Information provided: Begin
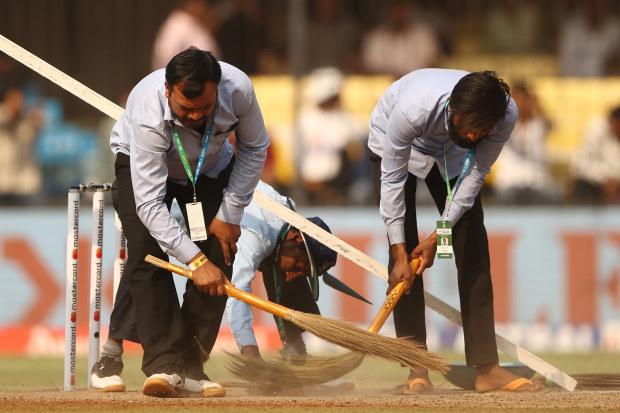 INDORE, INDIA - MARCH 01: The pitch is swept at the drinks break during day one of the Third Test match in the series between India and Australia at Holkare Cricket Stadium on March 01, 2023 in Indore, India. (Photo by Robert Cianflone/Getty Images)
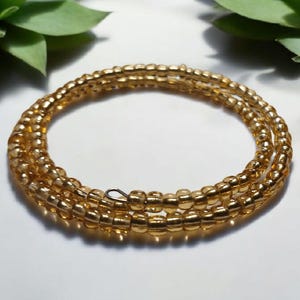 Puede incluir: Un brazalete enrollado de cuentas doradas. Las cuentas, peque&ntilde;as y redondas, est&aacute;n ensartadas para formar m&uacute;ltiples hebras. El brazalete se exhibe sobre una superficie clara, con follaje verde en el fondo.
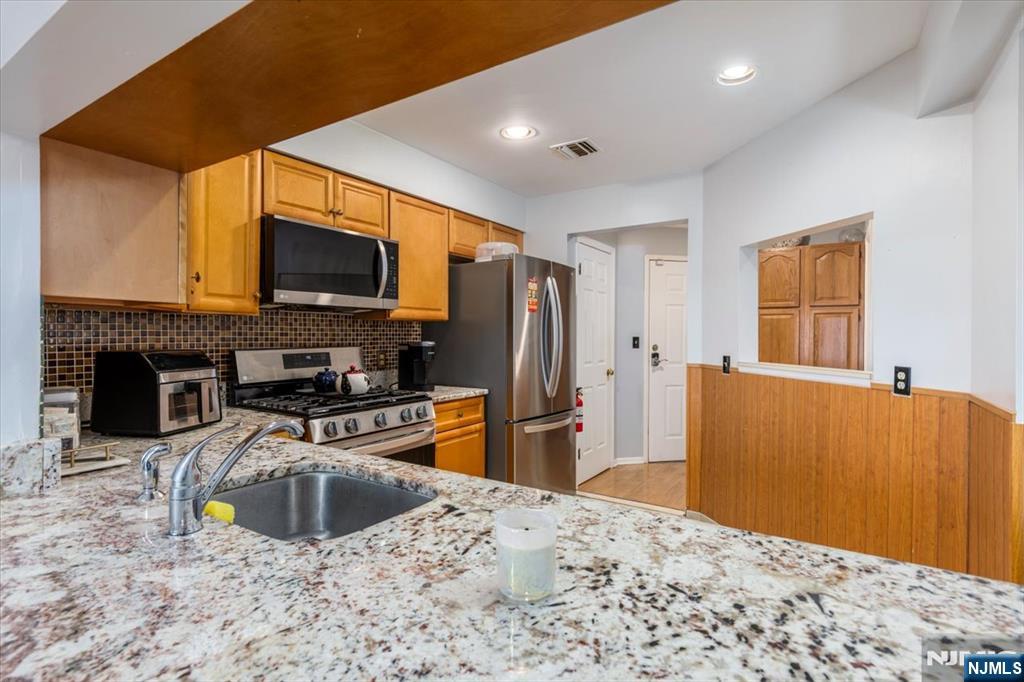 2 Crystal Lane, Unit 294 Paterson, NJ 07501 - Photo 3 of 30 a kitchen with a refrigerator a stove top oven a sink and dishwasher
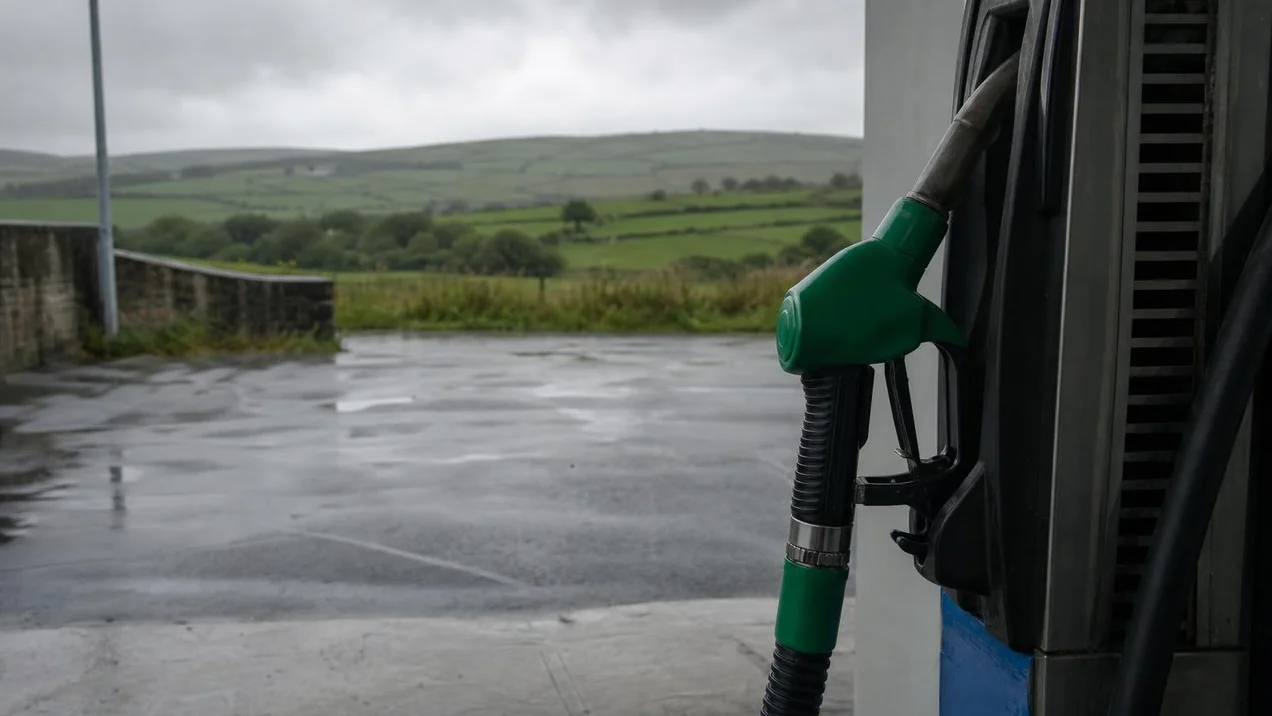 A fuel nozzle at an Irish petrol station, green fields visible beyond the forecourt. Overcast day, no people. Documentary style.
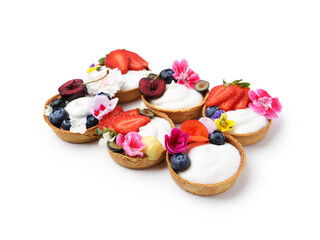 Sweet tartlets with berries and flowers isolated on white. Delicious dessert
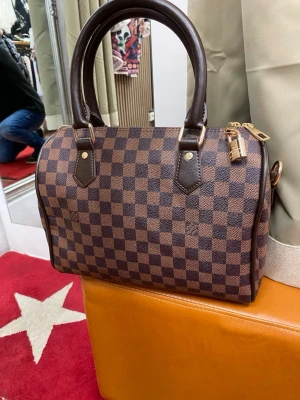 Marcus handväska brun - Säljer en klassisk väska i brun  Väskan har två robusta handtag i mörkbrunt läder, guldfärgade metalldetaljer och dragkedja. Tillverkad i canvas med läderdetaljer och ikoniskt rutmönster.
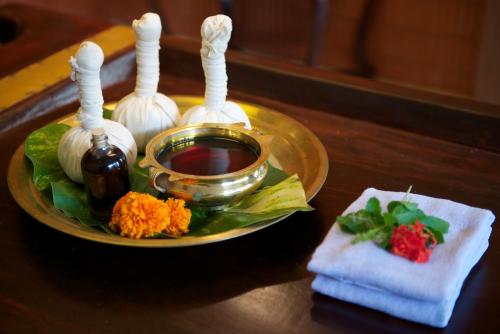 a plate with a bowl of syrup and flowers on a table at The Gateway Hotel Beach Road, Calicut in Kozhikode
Information provided: End
Extract the text of every line in the listing above without changing a word, and leave the pictures out.

#### Final answer:
 INDORE, INDIA - MARCH 01: The pitch is swept at the drinks break during day one of the Third Test match in the series between India and Australia at Holkare Cricket Stadium on March 01, 2023 in Indore, India. (Photo by Robert Cianflone/Getty Images)
 Puede incluir: Un brazalete enrollado de cuentas doradas. Las cuentas, peque&ntilde;as y redondas, est&aacute;n ensartadas para formar m&uacute;ltiples hebras. El brazalete se exhibe sobre una superficie clara, con follaje verde en el fondo.
 2 Crystal Lane, Unit 294 Paterson, NJ 07501 - Photo 3 of 30 a kitchen with a refrigerator a stove top oven a sink and dishwasher
 A fuel nozzle at an Irish petrol station, green fields visible beyond the forecourt. Overcast day, no people. Documentary style.
 Sweet tartlets with berries and flowers isolated on white. Delicious dessert
 Marcus handväska brun - Säljer en klassisk väska i brun  Väskan har två robusta handtag i mörkbrunt läder, guldfärgade metalldetaljer och dragkedja. Tillverkad i canvas med läderdetaljer och ikoniskt rutmönster.
 a plate with a bowl of syrup and flowers on a table at The Gateway Hotel Beach Road, Calicut in Kozhikode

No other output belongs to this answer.